5. Lack of Abstractor Training & Quality Checks
HEDIS abstraction isn’t trivial. Abstractors need up‑to‑date knowledge of measure specifications, chart navigation skills, and awareness of common documentation pitfalls. Without consistent training, even experienced abstractors may misclassify or overlook data.
Moreover, without periodic audits or peer reviews, mistakes can compound, leading to systemic under-reporting across the entire plan population.
MedCode Tip: Invest in regular training sessions and certification refreshers. Pair that with ongoing audits, peer reviews, and feedback loops. Where possible, use automated tools that flag inconsistencies and help standardize abstraction practices.
Strategies to Enhance Abstraction Accuracy
Getting abstraction right isn’t just good practice, it can literally protect revenue and quality ratings. Here are some proven strategies:
Standardized Checklists & Workflows
A surprisingly large portion of abstraction errors comes from simple misses, one field overlooked, one definition interpreted differently by two people sitting at the same desk. Creating a clear checklist for every HEDIS measure cuts down that guesswork.
Some plans go a step further and build small workflow charts that show, step-by-step, how a measure should move from record retrieval all the way to submission.

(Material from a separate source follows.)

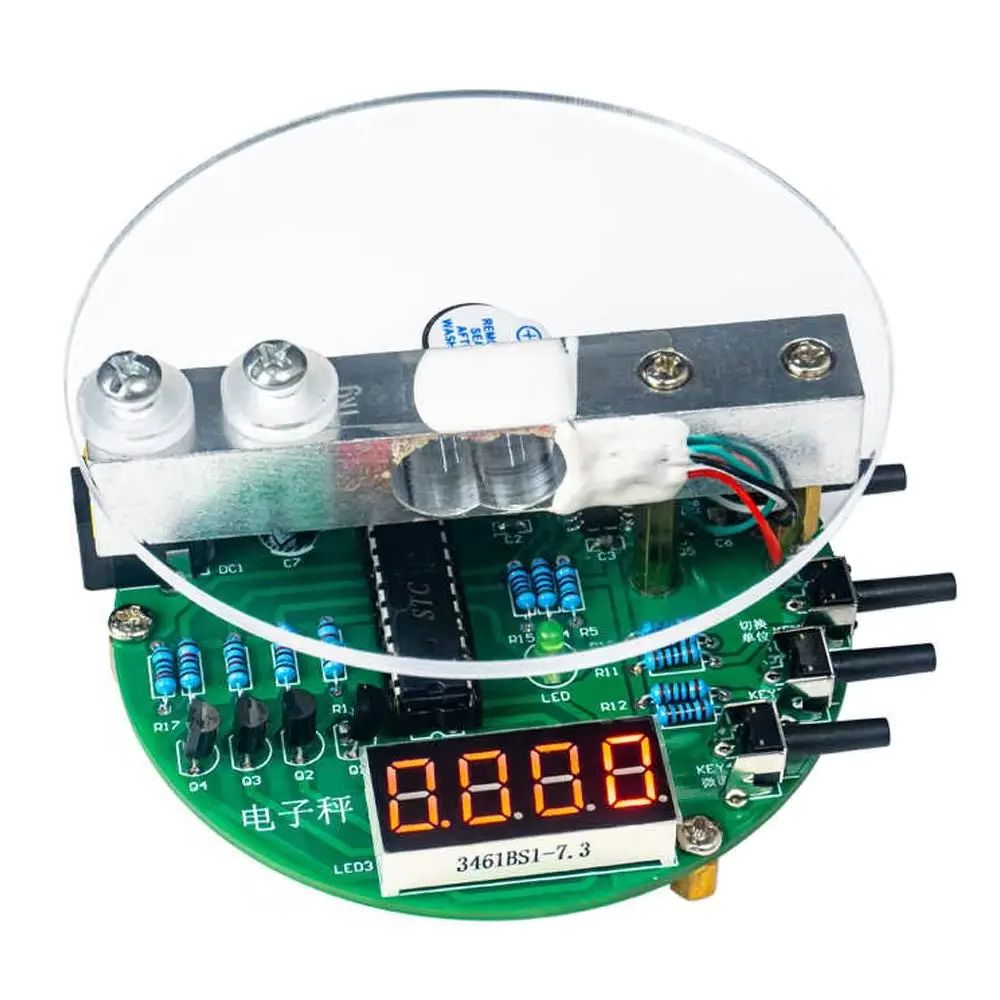 Electronic Scale DIY Kit 1KG W - Diy Electronics Youtube ulasan dan harga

It sounds basic, but when everyone follows the same map, the overall accuracy naturally settles into a more predictable, higher-quality rhythm.

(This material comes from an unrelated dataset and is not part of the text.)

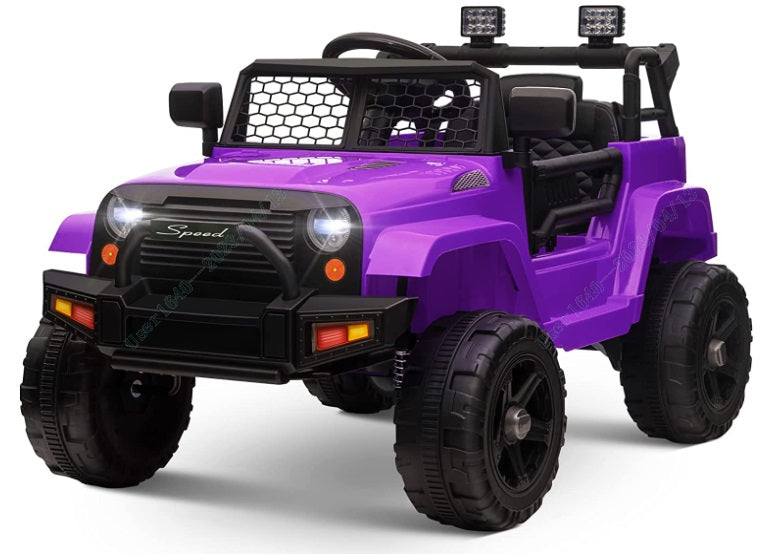 12V Battery Powered Truck Vehicle, Electric Car for Kids - Costzon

Continuous Training & Refresher Courses
Specifications change far more often than most teams expect, and hybrid measures come with their own hidden traps. A one-time training doesn’t keep people aligned. Short, regular refreshers, sometimes even a 15-20 minute session, help abstractors stay current with annual updates, odd edge cases, and common misinterpretations.
Over time, these micro-sessions do more to build confidence than any large annual workshop ever can.
Audit Cycles & Peer Reviews
No matter how experienced the team, individual blind spots appear. That’s where predictable audit cycles come in. Quarterly or even semi-annual audits help catch recurring errors before they balloon into systemic issues.
Peer review also adds an extra layer of protection. When abstractors look at each other’s work, not to point fingers, but to compare approaches, they start spotting small patterns that would otherwise slip through unnoticed.
Partner with Experienced Abstraction Services
Some plans choose to keep everything in-house, but many eventually realise the value of bringing in specialists, either through outsourcing or co-sourcing. Experienced abstraction teams, like the ones at MedCode, work with dedicated workflows, trained professionals, and multi-layer quality checks built into the process.
This setup naturally reduces variation and catches inconsistencies early, especially for complex or high-volume measures. For plans managing tight timelines or year-round abstraction, this partnership often becomes less of an add-on and more of a strategic safety net.
Conclusion
Precise HEDIS abstraction matters. Given the stakes, billions in quality bonuses, plan competitiveness, and member outcomes, even small abstraction errors can have outsized consequences. By addressing common pitfalls, standardizing workflows, investing in training, audits, and automation, plans can significantly improve abstraction accuracy.
Professional services from experienced personnel like MedCode, with dedicated abstraction teams, quality‑control frameworks, and audit‑driven processes, can support plans in achieving accurate HEDIS reporting, protecting Star Ratings, and safeguarding revenue.